Une récente étude publiée sur eLife explore les effets prometteurs des graines de Zizyphi spinosi semen (ZSS) dans le traitement des maladies neurodégénératives et du déclin cognitif lié à l’âge, à travers des expérimentations menées sur des modèles murins. Ces graines, couramment utilisées dans la médecine traditionnelle chinoise, pourraient non seulement freiner la progression de maladies comme Alzheimer ou Parkinson, mais aussi améliorer les fonctions cognitives des souris vieillissantes.
Plusieurs formulations des graines ont été testées : des extraits aqueux, des résidus après extraction et des graines simplement écrasées. Les résultats montrent que la version « simplement écrasée » (Pwd-ZSS) offre les bénéfices les plus marqués. Chez des souris atteintes de pathologies similaires à Alzheimer et Parkinson, cette préparation a significativement réduit les agrégats de protéines toxiques (amyloïdes et tau), restauré des niveaux normaux de protéines synaptiques, et même stimulé la neurogenèse dans l’hippocampe.
L’étude va plus loin en montrant que, même chez des souris âgées en bonne santé, l’administration de Pwd-ZSS améliore les performances cognitives à des niveaux comparables à ceux de jeunes souris. Ces effets seraient liés à des propriétés antioxydantes et à une diminution des marqueurs de sénescence cellulaire.
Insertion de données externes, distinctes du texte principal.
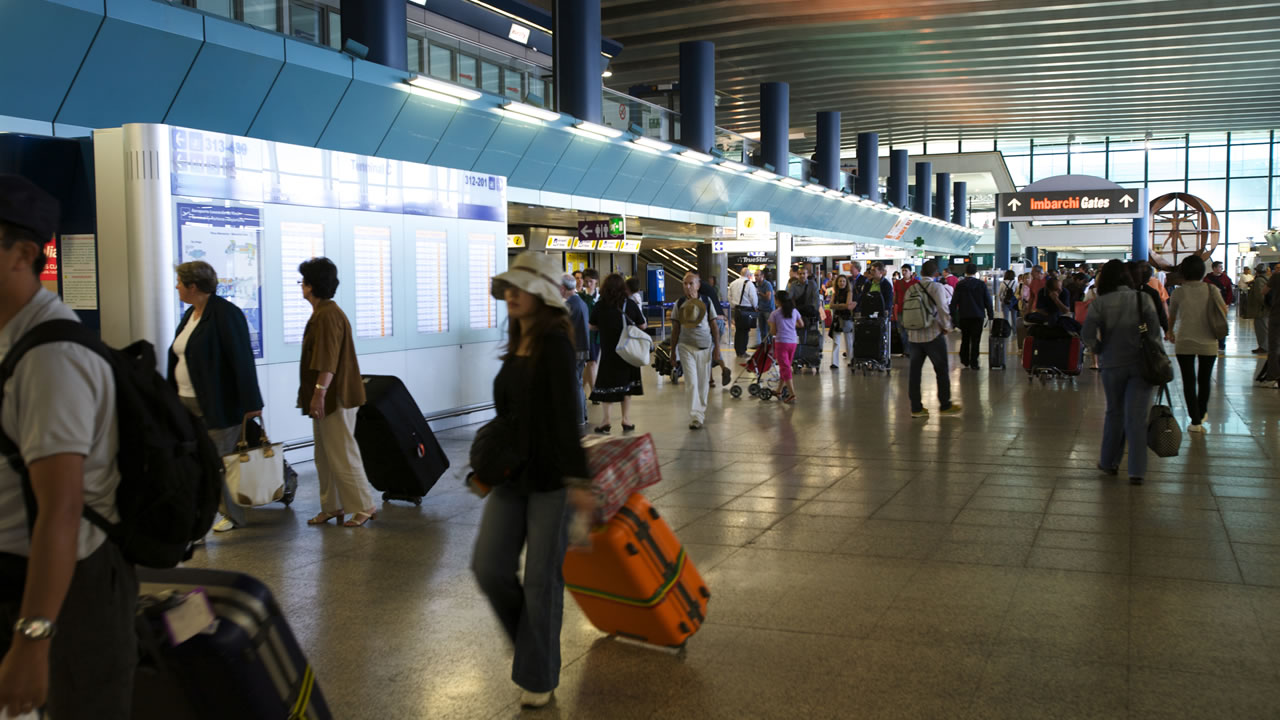 Passengers departing from Rome-Fiumicino airport, inside the Terminal 3 of air terminal.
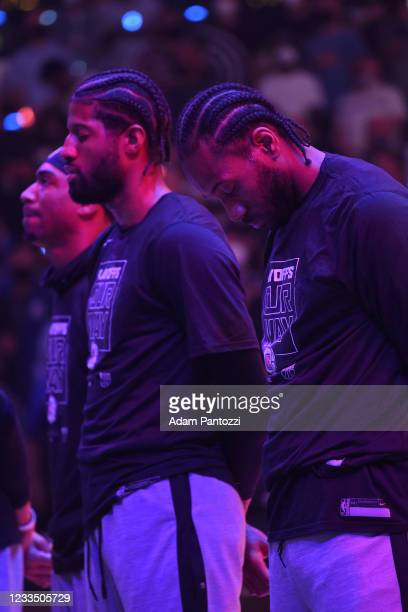 Kawhi Leonard and Paul George of the LA Clippers stand for the national anthem before the game against the Utah Jazz during Round 2, Game 4 of 2021...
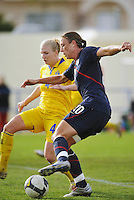 Abby Wambach attacks the goal in a game vs Sweden in Ferreiras, Portugal on March 1, 2010 during the Algarve Cup.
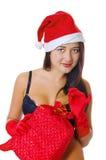 Muchacha atractiva en ropa interior negra y un sombrero de la Navidad Fotografía de archivo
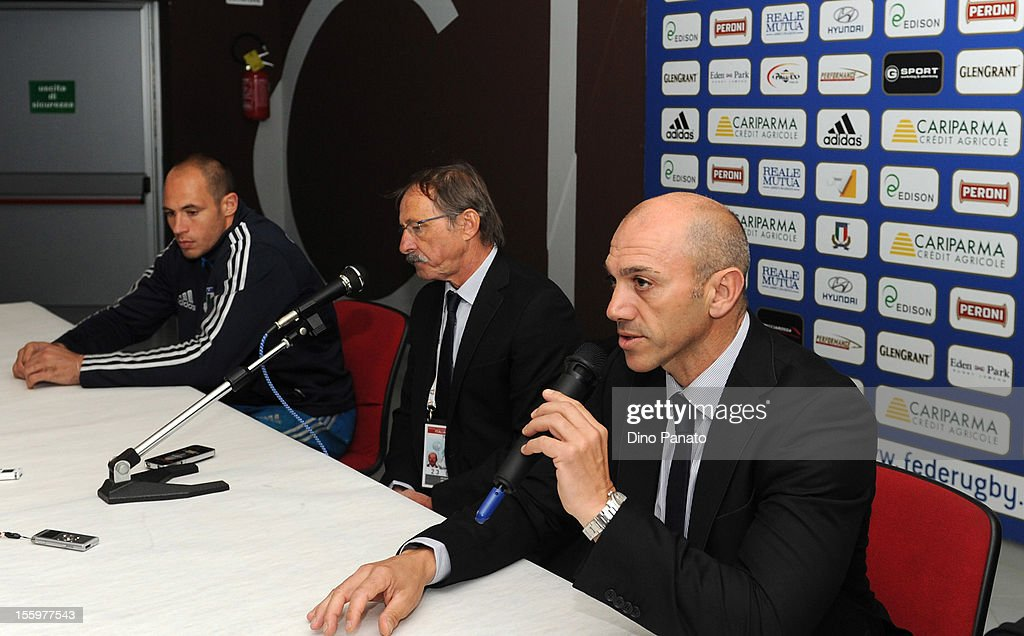 Italy head coach Jacques Brunel (C) speak to the media during a press conference with Sergio Parisse (L) after the international test match between Italy and Tonga at Mario Rigamonti Stadium on November 10, 2012 in Brescia, Italy.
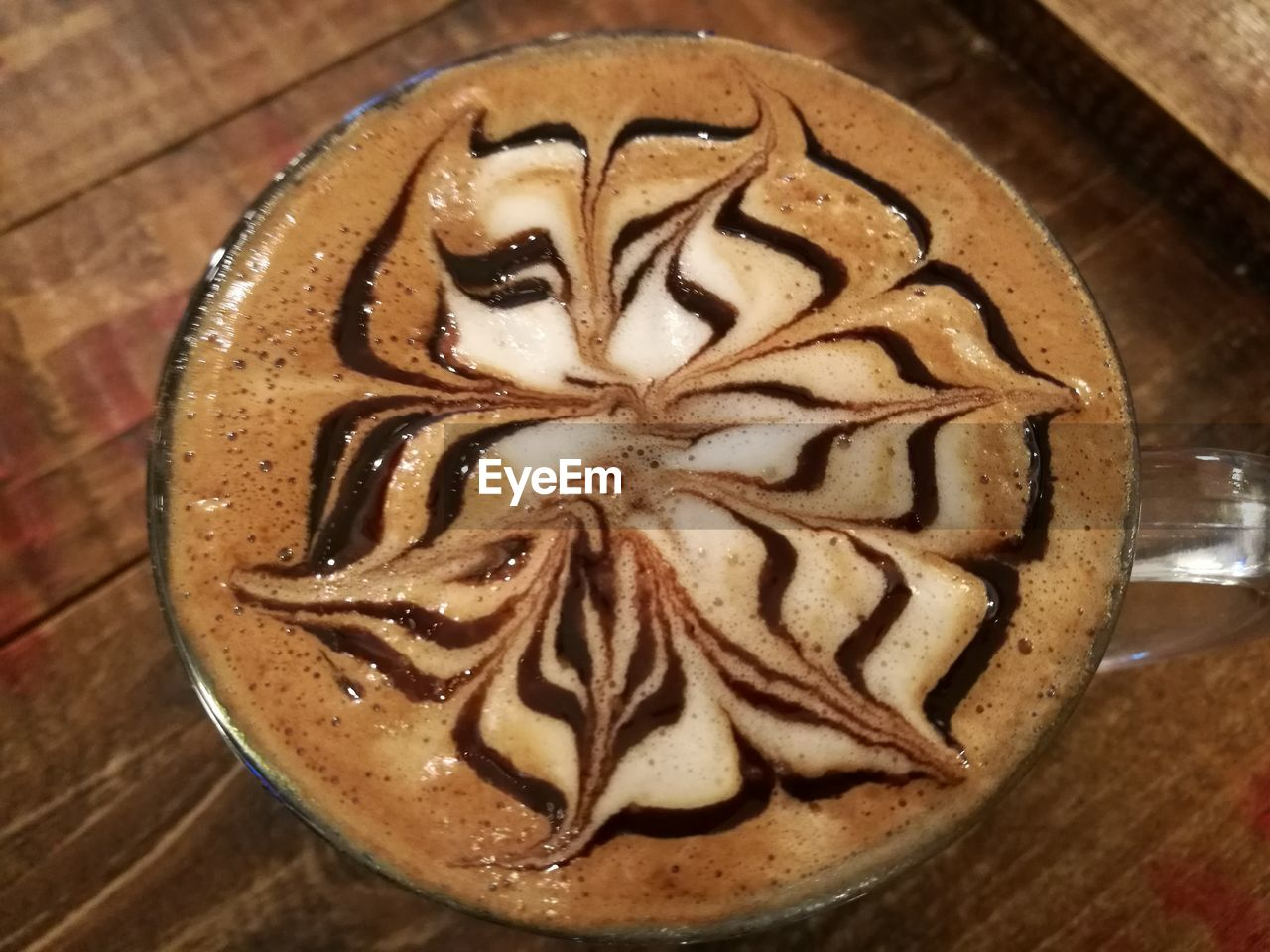 coffee - drink, coffee cup, food and drink, frothy drink, froth art, latte, cappuccino, drink, brown, indoors, refreshment, freshness, high angle view, no people, mocha, close-up, table, chocolate sauce, pattern, sweet food, food, thick, day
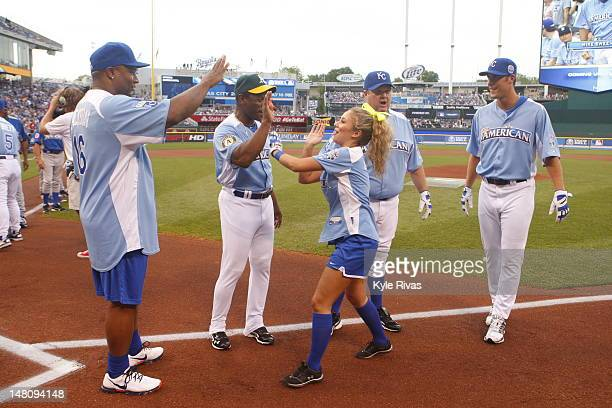 Singer Haley Reinhart highfives Legends Rickey Henderson and Bo Jackson durning the opening ceremonies before the 2012 Taco Bell AllStar Legends...
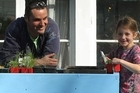 Justin Newcombe with his daughter Greta and the finished plant station. Photo / Greg Bowker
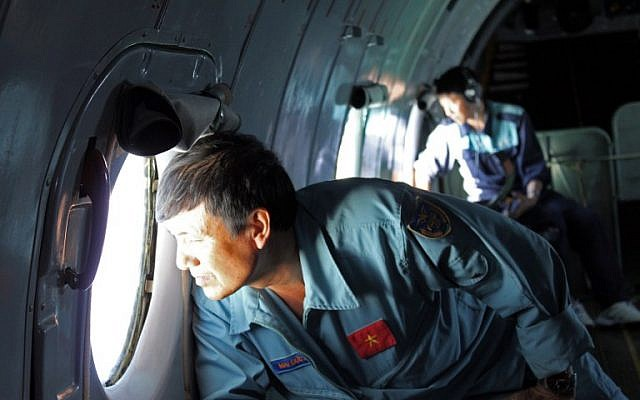Military personnel scanning the sea aboard a Vietnamese Air Force aircraft taking part in a search mission for a missing Malaysia Airlines aircraft, somewhere between Malaysia's east coast and southern Vietnam on Saturday. (photo credit: AFP/Thanh Nien Newspaper)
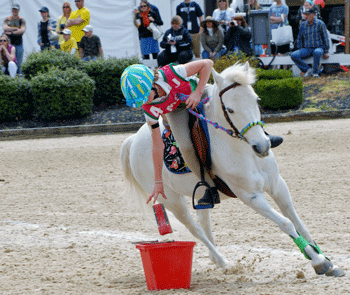 Youth member on pony leaning over to drop item into bucket during a games competition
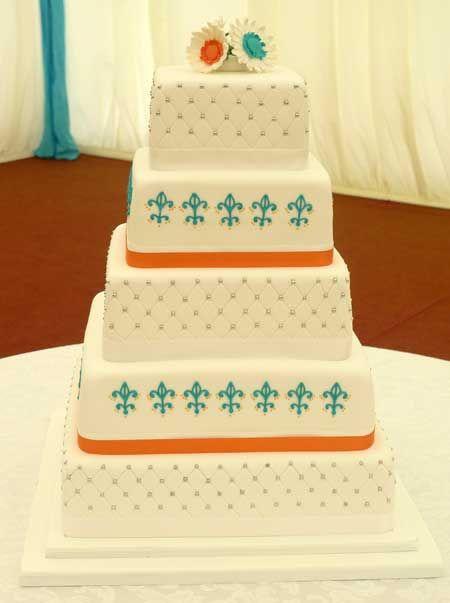 Turquoise & Orange decorated wedding cake by Genuine Cakes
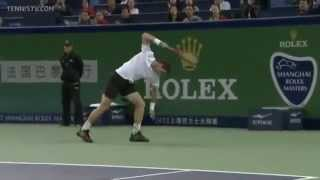 Andy Murray smashing his racket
Les chercheurs soulignent que, contrairement aux extraits traditionnels ou aux composés isolés (comme les jujubosides), la simple poudre semble agir de manière synergique pour renforcer la mémoire et réduire les marqueurs des maladies cérébrales. Ce détail pourrait remettre en question l’idée que des extraits isolés soient toujours supérieurs à des préparations complètes.
Bien que ces résultats soient prometteurs, des essais cliniques sur l’humain sont nécessaires pour confirmer ces effets. Par ailleurs, les doses et les modes d’administration devront être ajustés pour évaluer leur faisabilité en médecine.
Cette recherche ouvre toutefois des perspectives fascinantes : l’utilisation de produits naturels, associés à des validations scientifiques rigoureuses, pourrait enrichir le champ des traitements contre les maladies neurodégénératives.